We went ahead and consented to the amniocentesis. It was scheduled the morning of July 3rd, exactly 37 weeks. My husband and I were both nervous. The amniocentesis wasn't as easy as we thought. It took my doctor three tries before extracting the amount of fluid needed for the test.
Given my track record and the distance we lived from the hospital, my doctor decided to do an NST to make sure the baby handled the procedure. We were only supposed to stay for about 20 minutes, but I ended up laying in one spot for four hours because I started to have some cramping and the baby's heart rate dropped off the monitors twice.
My doctor is very cautious and decided to take the baby by emergency c-section. He came in around two o'clock and said he would schedule it after his next surgery, and we would have our baby in about an hour. Well that hour turned in to seven more hours of lying in the exact same spot before they could get an operating room and him free from other deliveries. Apparently there was a rush of deliveries that day.

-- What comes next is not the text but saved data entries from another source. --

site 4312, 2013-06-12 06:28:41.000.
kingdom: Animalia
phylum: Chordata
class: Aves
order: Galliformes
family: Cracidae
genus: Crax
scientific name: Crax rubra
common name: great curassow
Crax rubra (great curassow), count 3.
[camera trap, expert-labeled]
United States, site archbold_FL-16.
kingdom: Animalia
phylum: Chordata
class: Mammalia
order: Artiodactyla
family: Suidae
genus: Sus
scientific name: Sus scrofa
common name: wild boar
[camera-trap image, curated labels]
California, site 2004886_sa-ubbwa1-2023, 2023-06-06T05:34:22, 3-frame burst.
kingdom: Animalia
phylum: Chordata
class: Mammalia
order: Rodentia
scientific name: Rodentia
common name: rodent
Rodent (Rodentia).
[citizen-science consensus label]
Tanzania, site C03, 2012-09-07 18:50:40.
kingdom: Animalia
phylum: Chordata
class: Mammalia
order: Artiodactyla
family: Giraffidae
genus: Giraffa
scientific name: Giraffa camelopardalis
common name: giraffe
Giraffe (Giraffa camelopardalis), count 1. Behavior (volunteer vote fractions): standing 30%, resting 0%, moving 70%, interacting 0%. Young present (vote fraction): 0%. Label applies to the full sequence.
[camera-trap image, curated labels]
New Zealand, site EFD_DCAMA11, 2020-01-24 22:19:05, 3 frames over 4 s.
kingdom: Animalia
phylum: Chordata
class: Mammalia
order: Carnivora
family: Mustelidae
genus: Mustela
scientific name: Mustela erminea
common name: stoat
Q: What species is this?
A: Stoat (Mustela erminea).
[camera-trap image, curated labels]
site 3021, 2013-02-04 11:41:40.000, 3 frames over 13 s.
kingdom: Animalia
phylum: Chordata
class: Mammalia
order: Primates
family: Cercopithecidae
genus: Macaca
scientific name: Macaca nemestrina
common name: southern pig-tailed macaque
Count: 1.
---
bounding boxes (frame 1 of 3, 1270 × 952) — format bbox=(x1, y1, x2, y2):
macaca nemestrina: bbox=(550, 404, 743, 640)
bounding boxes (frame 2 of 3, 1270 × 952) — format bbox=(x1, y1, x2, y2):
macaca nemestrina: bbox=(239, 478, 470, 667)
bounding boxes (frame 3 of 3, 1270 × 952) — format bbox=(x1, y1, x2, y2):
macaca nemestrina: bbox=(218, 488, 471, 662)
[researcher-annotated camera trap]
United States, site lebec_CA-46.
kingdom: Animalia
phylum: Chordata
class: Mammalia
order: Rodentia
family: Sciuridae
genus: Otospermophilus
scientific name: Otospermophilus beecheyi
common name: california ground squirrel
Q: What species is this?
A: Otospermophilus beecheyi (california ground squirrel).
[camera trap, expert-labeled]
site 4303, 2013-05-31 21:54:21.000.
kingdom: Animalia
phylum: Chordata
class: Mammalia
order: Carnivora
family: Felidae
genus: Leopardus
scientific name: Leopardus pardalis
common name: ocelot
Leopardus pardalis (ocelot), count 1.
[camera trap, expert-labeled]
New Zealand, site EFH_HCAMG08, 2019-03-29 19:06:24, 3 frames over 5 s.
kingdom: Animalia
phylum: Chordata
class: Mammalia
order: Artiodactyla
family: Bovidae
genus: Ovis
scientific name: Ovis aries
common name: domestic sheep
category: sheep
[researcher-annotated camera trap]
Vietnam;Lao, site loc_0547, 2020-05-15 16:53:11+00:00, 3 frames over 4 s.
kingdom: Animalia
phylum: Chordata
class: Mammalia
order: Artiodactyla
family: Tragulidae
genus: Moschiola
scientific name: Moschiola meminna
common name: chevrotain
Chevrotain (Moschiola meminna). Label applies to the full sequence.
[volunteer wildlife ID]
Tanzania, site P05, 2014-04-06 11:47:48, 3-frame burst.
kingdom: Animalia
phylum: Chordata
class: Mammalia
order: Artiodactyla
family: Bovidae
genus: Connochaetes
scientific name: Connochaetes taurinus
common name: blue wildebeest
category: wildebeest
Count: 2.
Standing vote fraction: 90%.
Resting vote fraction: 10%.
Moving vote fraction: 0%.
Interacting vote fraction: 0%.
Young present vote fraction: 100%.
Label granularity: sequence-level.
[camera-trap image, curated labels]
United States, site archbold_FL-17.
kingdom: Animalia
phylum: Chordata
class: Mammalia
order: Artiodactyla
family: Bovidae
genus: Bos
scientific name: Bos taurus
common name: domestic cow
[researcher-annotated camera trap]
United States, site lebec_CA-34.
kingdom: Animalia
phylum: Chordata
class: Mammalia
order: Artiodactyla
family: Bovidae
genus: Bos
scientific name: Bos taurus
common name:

We were so excited when the anesthesiologist finally came in to prep me for my spinal. We were sad to find out that he could not perform the spinal due to problems he encountered with my spine and I would require general anesthesia. My husband could not be in the operating room, and this would be the second birth where he would have to wait in the hall.
Jenna Marie was born at 37 weeks, at 9:58 P.M., July 3, 2001, weighing in at 6 pounds and 6 oz and 18 inches long.
When I went back for my six-week postpartum check up, my doctor laughed and told me, "Well the baby's lungs are mature."